The AP reported Robinson is “a physical chemist” who “acknowledges he has done no direct research into global warming,” and PR Watch reported that "[n]one of the coauthors of “Environmental Effects of Atmospheric Carbon Dioxide” had any more standing than Robinson himself as a climate change researcher." PR Watch also noted that "[Robinson's] paper had never been subjected to peer review by anyone with training in the field. In fact, the paper had never been accepted for publication anywhere. ... It was self-published by Robinson, who did the typesetting himself on his own computer."

PR Watch also noted that "[w]hen questioned in 1998, ... Robinson admitted that only 2,100 signers of the Oregon Petition had identified themselves as physicists, geophysicists, climatologists, or meteorologists, 'and of those the greatest number are physicists.' " The AP article reported the total number of signatures on the petition as of April, 1998 to be approximately 15,000. The AP reported that Robinson “acknowledged that little attempt was done to verify credentials of those who responded” to the petition, and though the names of the signatories are listed on the OISM website, many of the entries lack academic credentials, none lists a city of residence, and none lists an academic institution with which the signer is affiliated.

Moreover, the AP noted that although Robinson claimed the petition “includes thousands of people 'qualified to speak on this subject' including biochemists, geophysicists and climatologists,” he also admitted that “questionable names were added to the petition by pranksters.”

From the AP article:

Several environmental groups questioned dozens of the names: “Perry S. Mason” (the fictitious lawyer?), “Michael J. Fox” (the actor?), “Robert C. Byrd” (the senator?), “John C. Grisham” (the lawyer-author?). And then there's the Spice Girl, a.k.a. Geraldine Halliwell: The petition listed “Dr. Geri Halliwell” and “Dr. Halliwell.”

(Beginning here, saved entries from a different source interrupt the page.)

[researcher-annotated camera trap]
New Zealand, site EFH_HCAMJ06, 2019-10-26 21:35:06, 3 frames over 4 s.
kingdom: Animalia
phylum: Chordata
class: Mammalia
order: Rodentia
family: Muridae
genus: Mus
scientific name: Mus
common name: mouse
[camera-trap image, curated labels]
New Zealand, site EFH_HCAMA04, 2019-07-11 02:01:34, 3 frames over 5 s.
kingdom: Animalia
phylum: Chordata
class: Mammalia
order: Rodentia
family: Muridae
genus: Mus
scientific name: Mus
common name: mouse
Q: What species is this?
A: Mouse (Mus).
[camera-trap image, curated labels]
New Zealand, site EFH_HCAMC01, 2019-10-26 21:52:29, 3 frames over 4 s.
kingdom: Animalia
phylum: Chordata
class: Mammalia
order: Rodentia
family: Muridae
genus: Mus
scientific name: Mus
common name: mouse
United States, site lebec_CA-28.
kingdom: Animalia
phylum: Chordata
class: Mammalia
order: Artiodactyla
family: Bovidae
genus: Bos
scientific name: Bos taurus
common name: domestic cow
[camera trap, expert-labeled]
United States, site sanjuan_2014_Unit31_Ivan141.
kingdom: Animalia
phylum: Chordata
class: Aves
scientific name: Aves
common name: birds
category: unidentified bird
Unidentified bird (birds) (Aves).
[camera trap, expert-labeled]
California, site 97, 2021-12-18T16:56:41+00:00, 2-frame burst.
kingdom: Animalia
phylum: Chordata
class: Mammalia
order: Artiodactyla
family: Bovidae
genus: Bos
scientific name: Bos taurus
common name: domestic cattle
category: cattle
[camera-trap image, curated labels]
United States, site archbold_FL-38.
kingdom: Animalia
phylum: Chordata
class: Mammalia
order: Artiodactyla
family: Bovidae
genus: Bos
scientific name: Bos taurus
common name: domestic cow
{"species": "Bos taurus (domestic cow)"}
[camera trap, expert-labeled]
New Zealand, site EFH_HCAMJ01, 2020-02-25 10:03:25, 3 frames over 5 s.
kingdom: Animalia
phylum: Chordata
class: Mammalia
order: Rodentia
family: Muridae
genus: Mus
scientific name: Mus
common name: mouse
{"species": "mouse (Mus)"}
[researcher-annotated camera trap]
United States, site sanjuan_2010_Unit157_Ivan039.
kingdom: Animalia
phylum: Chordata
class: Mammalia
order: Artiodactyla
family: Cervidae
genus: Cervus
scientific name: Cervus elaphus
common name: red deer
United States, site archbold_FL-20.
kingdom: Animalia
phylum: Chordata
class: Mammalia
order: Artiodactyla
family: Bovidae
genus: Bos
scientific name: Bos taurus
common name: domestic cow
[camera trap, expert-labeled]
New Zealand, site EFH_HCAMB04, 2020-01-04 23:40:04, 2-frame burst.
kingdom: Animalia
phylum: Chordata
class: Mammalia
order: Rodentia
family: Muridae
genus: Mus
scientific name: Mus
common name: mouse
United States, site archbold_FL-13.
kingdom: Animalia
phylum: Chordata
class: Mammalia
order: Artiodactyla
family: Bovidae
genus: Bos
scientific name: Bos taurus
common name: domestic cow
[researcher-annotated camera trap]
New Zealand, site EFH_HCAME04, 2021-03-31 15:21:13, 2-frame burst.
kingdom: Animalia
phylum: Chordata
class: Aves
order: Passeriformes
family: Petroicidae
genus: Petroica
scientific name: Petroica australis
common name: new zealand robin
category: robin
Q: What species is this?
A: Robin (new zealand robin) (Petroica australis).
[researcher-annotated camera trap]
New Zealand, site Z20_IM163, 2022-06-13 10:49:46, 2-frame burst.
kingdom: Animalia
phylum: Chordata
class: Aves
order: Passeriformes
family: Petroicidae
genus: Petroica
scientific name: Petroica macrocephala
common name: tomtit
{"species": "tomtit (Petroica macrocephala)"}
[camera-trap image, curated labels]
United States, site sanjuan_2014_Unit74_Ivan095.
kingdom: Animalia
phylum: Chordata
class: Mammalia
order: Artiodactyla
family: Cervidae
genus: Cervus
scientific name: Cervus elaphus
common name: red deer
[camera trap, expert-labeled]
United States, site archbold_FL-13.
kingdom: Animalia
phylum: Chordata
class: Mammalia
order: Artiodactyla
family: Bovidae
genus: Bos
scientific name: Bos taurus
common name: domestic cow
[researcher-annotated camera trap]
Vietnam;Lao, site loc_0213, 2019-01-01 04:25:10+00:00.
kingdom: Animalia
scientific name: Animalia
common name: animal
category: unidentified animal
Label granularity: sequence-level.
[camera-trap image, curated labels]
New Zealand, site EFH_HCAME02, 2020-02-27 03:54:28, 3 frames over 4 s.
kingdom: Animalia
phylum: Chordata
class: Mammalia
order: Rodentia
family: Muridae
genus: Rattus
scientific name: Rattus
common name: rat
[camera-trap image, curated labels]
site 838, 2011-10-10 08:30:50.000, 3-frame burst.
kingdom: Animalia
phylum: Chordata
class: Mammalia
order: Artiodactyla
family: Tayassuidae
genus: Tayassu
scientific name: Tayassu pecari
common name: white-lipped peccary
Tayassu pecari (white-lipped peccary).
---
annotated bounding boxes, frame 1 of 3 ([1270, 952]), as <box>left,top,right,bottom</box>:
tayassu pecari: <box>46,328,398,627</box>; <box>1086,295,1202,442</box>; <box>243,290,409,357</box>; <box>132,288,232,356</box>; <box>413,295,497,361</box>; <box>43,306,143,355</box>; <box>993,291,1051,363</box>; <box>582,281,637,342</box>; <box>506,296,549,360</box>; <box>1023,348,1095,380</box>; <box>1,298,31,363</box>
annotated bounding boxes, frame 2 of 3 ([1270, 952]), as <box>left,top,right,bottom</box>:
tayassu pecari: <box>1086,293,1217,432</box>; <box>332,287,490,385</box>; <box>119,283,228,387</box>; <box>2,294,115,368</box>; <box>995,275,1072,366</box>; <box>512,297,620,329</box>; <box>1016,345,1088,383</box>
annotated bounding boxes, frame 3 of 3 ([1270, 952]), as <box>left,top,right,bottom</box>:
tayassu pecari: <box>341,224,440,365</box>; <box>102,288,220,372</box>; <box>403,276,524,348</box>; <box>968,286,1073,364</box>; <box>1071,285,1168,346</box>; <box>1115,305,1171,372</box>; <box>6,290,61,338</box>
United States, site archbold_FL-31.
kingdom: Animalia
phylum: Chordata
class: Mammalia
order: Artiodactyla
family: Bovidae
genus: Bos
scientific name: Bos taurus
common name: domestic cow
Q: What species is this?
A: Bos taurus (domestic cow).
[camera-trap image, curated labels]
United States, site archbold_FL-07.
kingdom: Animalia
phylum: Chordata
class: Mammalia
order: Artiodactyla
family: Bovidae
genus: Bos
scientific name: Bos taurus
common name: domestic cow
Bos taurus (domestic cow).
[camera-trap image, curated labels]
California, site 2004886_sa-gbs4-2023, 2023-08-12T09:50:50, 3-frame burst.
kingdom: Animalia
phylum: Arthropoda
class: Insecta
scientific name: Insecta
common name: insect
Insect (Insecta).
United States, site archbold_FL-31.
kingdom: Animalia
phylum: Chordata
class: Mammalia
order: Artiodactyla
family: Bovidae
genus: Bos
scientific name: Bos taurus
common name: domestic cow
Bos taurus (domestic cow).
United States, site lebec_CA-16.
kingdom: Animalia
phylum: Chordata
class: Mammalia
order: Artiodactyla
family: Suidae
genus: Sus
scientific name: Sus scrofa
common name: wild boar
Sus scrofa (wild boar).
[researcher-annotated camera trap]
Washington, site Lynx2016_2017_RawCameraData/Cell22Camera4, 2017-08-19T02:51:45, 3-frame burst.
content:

Asked about the pop singer, Robinson said he was duped. The returned petition, one of thousands of mailings he sent out, identified her as having a degree in microbiology and living in Boston. “It's fake,” he said.

“When we're getting thousands of signatures there's no way of filtering out a fake,” Robinson, 56, said in a telephone interview from Oregon.

A May 1, 1998, AP article reported that the petition also bore the signatures of “Drs. '[Maj.] Frank Burns' '[Capt. B.J.] Honeycutt*' and '[Capt. Benjamin Franklin ”Hawkeye"]Pierce'" -- three characters from the hit sitcom M*A*S*H.

A Media Matters for America review of the signatures on the petition revealed that the signatures of these fictitious persons appear to have been removed.

From the February 9 edition of CBN's The 700 Club:

WEBB: The evangelical leaders who oppose the global warming letter point out that more than 17,000 scientists have signed a statement of their own. It says there is no convincing scientific evidence that greenhouse gases cause global warming. Pat, what do you make of this?

ROBERTSON: Well, I make of the fact that some of the evangelicals are being used by the radical left to further their agenda. And if you look further in the agenda of some of the radical environmentalists, they want to shut America down. They just want to shut our industries down and put people out of work. And if need be, we'll have a long, cold winter where we'll all be freezing. As somebody said, ask the folks in up the Ukraine and in Russia how warm it is this year. I mean, it depends on where you live. But, of course, as evangelicals, we should take care of the environment. Of course, we should look after the streams and forests and wildlife and all these other things. But we should not become captives of a radical environmental group that have [sic] an agenda that's far beyond just helping the environment.

* The Internet Movie Database and the website of actor Mike Farrell, who played this character, spell this name “Hunnicut” and “Hunnicutt,” respectively. Based on the May 1, 1998, AP report, it is not clear which spelling of the name appeared on the petition.